Yes, if much of the information is taught to people with diabetes by dietitians from the Academy of Nutrition and Dietetics then we will be short of nutrients and the food will not be tasty. Other nutritionists not following the ADA, will work with people with diabetes to balance the nutrition or add supplements for those that are short. They will correctly assess the patients for their needs and work within what the patient will or will not eat and make sure that the patient understands what is happening and what is needed. They will not preach mantras and mandates at the patients.
In the next paragraph, they state the following, “Saturated and trans fatty acids are the principal dietary determinants of plasma LDL cholesterol. There is a lack of evidence on the effects of specific fatty acids on people with diabetes, so the recommended goals are consistent with those for individuals with CVD.” This means to me that they are aligning with the American Heart Association when they are talking about cardiovascular disease and do not want people with diabetes on any medium to high fat regimens. I would appreciate it if they were discussing Omega 3 versus Omega 6 and see if they can get the idea.
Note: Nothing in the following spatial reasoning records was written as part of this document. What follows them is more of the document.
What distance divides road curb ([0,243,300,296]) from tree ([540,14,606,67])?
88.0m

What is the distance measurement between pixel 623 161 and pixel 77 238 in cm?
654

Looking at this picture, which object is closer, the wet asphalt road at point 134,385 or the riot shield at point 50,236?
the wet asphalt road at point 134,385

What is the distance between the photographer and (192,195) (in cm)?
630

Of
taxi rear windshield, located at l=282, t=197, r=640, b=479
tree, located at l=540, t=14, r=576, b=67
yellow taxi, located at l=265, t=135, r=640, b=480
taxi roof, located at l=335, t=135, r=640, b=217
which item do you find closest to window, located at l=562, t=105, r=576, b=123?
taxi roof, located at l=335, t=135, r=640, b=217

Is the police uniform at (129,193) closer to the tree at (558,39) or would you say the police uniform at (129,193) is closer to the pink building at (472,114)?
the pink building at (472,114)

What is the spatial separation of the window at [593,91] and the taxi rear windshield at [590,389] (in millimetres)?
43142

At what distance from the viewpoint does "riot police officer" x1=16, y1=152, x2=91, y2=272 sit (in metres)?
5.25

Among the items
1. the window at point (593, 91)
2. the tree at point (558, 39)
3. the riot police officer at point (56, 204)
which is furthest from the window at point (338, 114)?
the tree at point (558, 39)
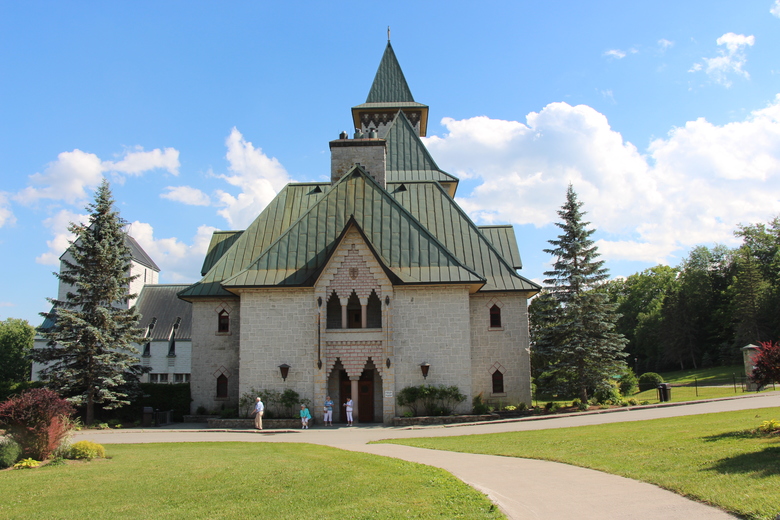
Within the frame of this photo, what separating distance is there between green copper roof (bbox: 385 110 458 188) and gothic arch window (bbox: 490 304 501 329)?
1210cm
The medical nutrition therapy (MNT) is again emphasized and again it is to be taught by “a registered dietitian who is knowledgeable and skilled in implementing nutrition therapy into diabetes management and education be the team member who provides MNT.” Again, I say “no thanks,” I will get my nutrition advice elsewhere and avoid having an RD on my team.
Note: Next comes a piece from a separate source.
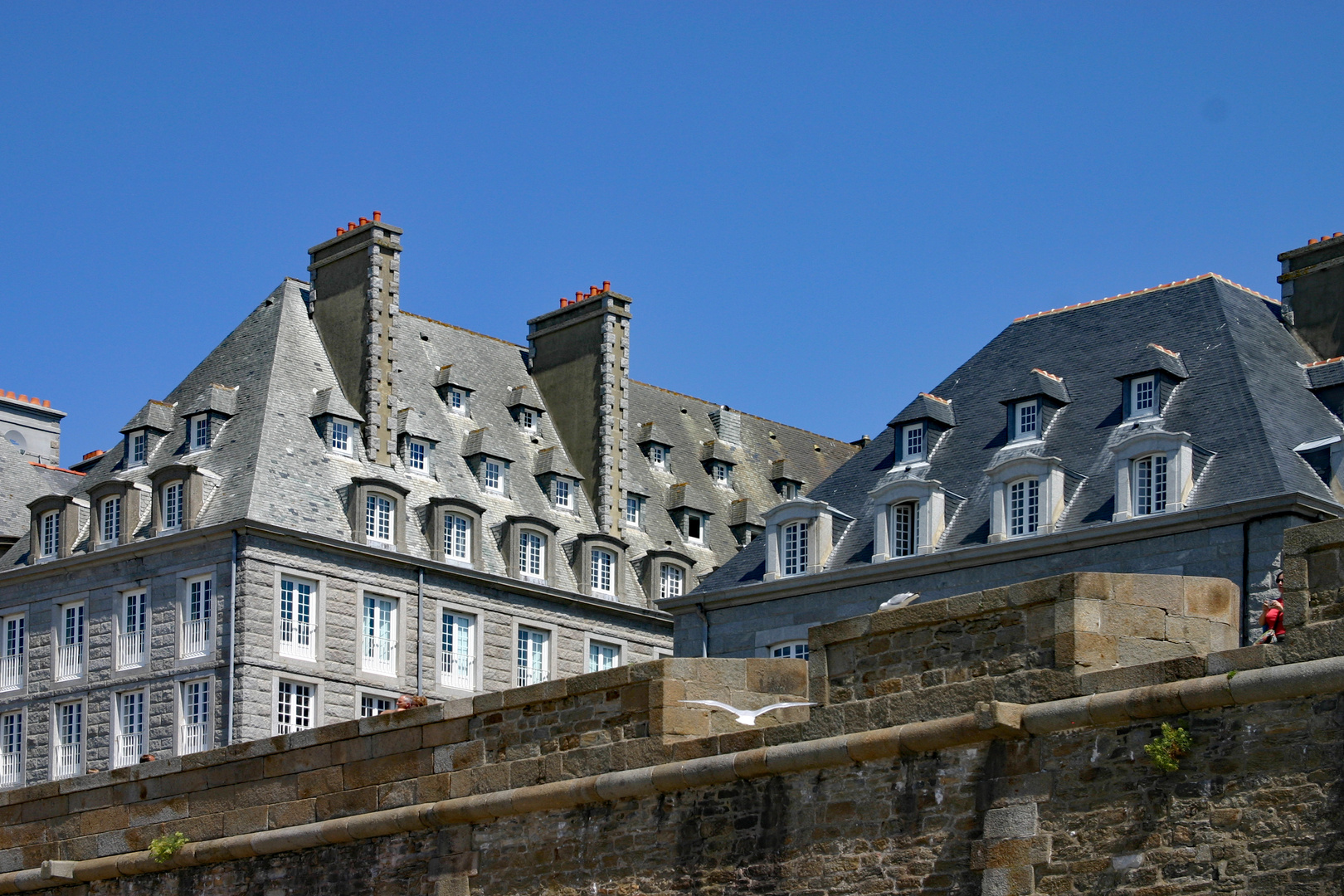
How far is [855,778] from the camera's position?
14.8 metres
The ADA does admit that there is no diabetes diet per se, and there is not a mix that applies broadly (no one-size-fits-all) enough and that regardless of the macronutrient mix; caloric intake must be in line with the individual weight management goal. They even say that metabolic status also applies, meaning lipid profile, renal function, and food preferences. While they don't list all the diets, they are saying that all need to be considered in managing diabetes. For ADA to admit this, means there maybe hope yet for other changes, but the patients need to maintain the pressure and hold their feet to the fire.